Coppel, author and co-author of over 500 scientific publications, said he was shocked, surprised and happy to hear of his honour.

“I was so thrilled because I’ve had a long career doing things that I thought were important; worth doing; and beneficial to various groups, whether scientific research or leadership. And it was a nice validation that people thought it worthy of a nomination,” he said.

As a student at Mount Scopus, he didn’t know what he wanted to do and ended up doing medicine because he didn’t think he was clever enough to be an inventive mathematician.

“One day, I wandered into a lecture given by Sir Gustav Nossal, and it was just riveting. I was so blown away that I rang up the next day and said can I come work at the Hall Institute? I went there for a year and was hooked. That’s where I started,” he explained.

Coppel said the one emotion he felt the deepest on receiving this honour is his incredible gratitude to Australia. His parents were survivors of the camps where lives were shattered.

“They came out here and they started a new life, and they were given safety and an opportunity,” Coppel said.

His father, in particular, worked very hard to rebuild some sort of financial security for his family but died tragically, very young in the 1960s.

His brother is also a Queen’s Birthday Honours recipient from a few years ago.
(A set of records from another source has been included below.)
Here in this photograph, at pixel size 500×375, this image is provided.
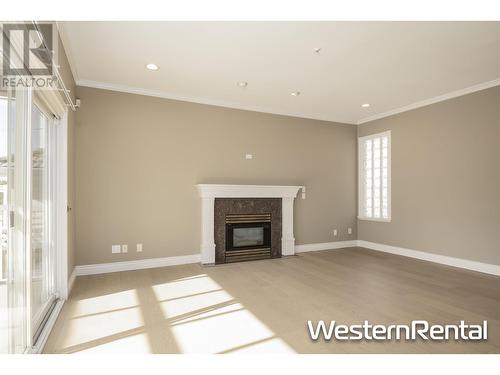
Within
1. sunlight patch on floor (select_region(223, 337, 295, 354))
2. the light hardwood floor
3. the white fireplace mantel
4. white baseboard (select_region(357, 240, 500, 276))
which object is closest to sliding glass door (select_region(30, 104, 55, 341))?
the light hardwood floor

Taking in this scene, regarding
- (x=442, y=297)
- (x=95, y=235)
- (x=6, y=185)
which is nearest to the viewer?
(x=6, y=185)

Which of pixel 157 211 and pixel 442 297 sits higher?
pixel 157 211

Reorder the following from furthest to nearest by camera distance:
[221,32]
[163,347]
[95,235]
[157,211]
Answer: [157,211]
[95,235]
[221,32]
[163,347]

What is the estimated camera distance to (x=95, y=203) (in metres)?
4.21

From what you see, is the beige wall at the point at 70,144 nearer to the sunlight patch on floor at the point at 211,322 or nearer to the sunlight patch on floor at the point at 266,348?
the sunlight patch on floor at the point at 211,322

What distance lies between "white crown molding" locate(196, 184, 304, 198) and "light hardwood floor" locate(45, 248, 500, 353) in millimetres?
1161

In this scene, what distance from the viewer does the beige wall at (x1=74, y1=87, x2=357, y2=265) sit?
4.20 meters

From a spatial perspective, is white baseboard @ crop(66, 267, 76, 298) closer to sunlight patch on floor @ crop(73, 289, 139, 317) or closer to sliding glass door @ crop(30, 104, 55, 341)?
sliding glass door @ crop(30, 104, 55, 341)

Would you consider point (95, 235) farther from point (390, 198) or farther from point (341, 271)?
point (390, 198)

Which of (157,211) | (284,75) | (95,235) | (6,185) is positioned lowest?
(95,235)

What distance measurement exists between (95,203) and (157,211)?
868 mm

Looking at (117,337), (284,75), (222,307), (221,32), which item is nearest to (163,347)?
(117,337)

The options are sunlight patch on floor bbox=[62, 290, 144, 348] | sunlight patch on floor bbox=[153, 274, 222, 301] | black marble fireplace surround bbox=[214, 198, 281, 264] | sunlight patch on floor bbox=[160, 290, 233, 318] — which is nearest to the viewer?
sunlight patch on floor bbox=[62, 290, 144, 348]

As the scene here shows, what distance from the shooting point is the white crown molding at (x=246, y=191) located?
479 centimetres
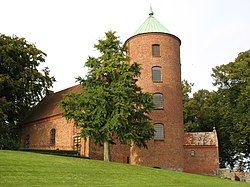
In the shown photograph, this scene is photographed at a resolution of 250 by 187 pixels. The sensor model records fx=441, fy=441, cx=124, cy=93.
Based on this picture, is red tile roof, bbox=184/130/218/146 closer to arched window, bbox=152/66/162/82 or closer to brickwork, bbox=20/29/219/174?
brickwork, bbox=20/29/219/174

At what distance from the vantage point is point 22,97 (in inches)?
1724

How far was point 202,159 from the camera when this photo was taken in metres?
43.8

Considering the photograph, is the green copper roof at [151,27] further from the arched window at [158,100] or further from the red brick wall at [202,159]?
the red brick wall at [202,159]

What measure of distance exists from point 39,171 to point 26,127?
2538cm

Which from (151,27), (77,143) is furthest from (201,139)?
(77,143)

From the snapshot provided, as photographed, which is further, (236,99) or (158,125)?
(236,99)

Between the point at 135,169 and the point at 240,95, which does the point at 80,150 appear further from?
the point at 240,95

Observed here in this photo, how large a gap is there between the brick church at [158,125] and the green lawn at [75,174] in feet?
34.8

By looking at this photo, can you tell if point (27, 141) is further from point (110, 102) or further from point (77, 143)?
point (110, 102)

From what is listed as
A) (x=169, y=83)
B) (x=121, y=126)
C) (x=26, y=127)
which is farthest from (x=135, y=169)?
(x=26, y=127)

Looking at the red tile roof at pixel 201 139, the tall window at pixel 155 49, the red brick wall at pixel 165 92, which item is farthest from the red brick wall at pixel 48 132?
the red tile roof at pixel 201 139

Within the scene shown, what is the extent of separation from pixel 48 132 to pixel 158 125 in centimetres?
1093

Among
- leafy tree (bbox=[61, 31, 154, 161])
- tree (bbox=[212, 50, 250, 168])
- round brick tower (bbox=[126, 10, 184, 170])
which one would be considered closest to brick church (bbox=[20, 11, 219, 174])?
→ round brick tower (bbox=[126, 10, 184, 170])

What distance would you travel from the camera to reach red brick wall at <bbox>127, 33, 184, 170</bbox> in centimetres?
3941
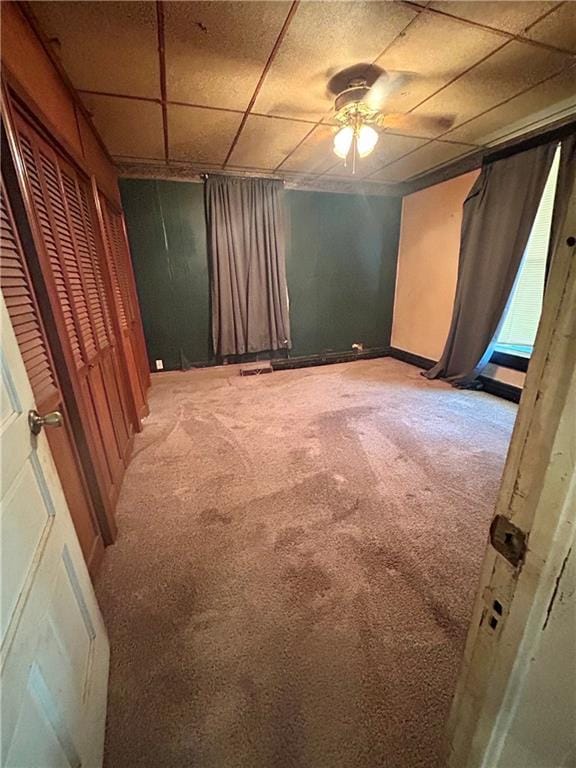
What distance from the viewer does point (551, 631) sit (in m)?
0.42

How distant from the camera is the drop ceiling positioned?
1416 mm

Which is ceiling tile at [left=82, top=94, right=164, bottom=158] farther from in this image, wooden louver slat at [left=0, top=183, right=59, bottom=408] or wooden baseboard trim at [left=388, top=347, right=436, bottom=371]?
wooden baseboard trim at [left=388, top=347, right=436, bottom=371]

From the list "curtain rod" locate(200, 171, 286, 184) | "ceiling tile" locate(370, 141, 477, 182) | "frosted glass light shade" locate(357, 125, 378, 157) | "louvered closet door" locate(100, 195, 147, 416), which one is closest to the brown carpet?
"louvered closet door" locate(100, 195, 147, 416)

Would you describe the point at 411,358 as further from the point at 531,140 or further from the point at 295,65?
the point at 295,65

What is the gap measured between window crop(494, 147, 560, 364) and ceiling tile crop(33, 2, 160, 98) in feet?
9.80

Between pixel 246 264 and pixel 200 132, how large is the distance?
4.69 ft

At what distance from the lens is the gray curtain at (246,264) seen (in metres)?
3.63

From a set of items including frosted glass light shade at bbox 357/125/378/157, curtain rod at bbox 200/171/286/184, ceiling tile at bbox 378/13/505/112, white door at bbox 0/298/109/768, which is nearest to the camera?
white door at bbox 0/298/109/768

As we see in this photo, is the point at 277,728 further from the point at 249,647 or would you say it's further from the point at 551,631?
the point at 551,631

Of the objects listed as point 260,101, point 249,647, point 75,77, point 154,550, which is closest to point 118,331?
point 75,77

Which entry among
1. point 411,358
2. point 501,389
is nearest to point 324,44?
point 501,389

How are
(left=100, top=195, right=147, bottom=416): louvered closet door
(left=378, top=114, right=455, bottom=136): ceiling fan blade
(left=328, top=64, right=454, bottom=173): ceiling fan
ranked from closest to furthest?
(left=328, top=64, right=454, bottom=173): ceiling fan, (left=378, top=114, right=455, bottom=136): ceiling fan blade, (left=100, top=195, right=147, bottom=416): louvered closet door

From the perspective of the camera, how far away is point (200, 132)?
2.55 m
“We are a bit chuffed about that and I feel very grateful to Australia, this country that gave us that opportunity,” he said.
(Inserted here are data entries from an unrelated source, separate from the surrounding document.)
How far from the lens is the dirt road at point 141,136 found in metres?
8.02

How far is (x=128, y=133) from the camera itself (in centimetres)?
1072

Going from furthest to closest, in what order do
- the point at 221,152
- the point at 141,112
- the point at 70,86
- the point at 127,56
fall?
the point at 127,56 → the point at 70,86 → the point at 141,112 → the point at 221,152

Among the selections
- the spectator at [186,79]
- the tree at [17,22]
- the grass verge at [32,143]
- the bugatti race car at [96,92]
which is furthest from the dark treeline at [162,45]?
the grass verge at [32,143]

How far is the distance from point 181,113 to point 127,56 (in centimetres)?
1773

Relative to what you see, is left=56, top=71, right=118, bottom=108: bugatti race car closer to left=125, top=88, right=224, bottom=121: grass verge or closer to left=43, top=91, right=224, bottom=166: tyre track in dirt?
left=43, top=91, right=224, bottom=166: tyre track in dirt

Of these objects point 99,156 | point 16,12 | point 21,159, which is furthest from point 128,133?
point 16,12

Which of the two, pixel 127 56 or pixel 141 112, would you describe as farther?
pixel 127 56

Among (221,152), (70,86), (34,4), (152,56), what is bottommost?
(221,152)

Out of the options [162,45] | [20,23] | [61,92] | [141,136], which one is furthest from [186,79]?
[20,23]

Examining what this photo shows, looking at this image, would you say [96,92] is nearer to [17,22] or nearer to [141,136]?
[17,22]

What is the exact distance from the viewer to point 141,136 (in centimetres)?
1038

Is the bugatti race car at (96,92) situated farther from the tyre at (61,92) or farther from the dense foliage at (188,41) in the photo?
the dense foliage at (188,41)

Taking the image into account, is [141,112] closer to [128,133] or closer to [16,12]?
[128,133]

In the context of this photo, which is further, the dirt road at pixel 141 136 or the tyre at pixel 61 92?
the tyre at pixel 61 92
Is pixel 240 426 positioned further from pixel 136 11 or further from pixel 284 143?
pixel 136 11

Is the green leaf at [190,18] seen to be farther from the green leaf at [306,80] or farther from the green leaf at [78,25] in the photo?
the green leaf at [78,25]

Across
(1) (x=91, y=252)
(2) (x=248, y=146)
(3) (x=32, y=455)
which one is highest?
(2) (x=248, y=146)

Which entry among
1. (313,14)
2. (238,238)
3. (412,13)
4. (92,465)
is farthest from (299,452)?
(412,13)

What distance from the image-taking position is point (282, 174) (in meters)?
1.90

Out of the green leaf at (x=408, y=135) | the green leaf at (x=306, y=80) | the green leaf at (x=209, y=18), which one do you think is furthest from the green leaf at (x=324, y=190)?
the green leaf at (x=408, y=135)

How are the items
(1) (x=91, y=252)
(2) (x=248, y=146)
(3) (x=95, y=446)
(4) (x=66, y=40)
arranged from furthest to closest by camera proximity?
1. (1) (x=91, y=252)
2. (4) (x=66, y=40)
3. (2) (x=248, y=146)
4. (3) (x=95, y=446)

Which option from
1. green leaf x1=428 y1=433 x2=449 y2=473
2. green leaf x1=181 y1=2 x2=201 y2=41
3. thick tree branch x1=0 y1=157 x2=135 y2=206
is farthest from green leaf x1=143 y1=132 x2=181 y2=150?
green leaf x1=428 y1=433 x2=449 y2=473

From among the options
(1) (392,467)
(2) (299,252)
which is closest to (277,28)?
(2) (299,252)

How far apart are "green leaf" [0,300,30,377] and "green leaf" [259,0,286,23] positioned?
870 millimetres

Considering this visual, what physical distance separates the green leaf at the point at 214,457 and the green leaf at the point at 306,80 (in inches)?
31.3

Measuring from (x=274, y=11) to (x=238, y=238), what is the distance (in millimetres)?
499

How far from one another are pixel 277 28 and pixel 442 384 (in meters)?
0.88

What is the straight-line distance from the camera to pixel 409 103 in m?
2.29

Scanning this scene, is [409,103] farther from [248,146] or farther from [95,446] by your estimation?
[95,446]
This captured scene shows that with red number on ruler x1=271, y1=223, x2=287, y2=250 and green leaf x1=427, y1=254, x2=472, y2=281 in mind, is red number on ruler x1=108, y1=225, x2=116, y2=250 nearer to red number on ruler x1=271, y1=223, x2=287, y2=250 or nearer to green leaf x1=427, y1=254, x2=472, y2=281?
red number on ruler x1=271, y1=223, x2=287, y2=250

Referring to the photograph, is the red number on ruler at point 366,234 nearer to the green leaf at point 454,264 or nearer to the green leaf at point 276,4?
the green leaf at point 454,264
“I think that’s something worth reflecting on, particularly exactly at this moment when it’s somewhat scary to be a Jew in Australia, anywhere in the world.

“This country was good enough to take those people in, and we had an environment where we could achieve, and we could give back.

“I feel that is a very big part of what I have always been doing. A, to make my parents happy and B, to recognise and try to pay back something to the country.”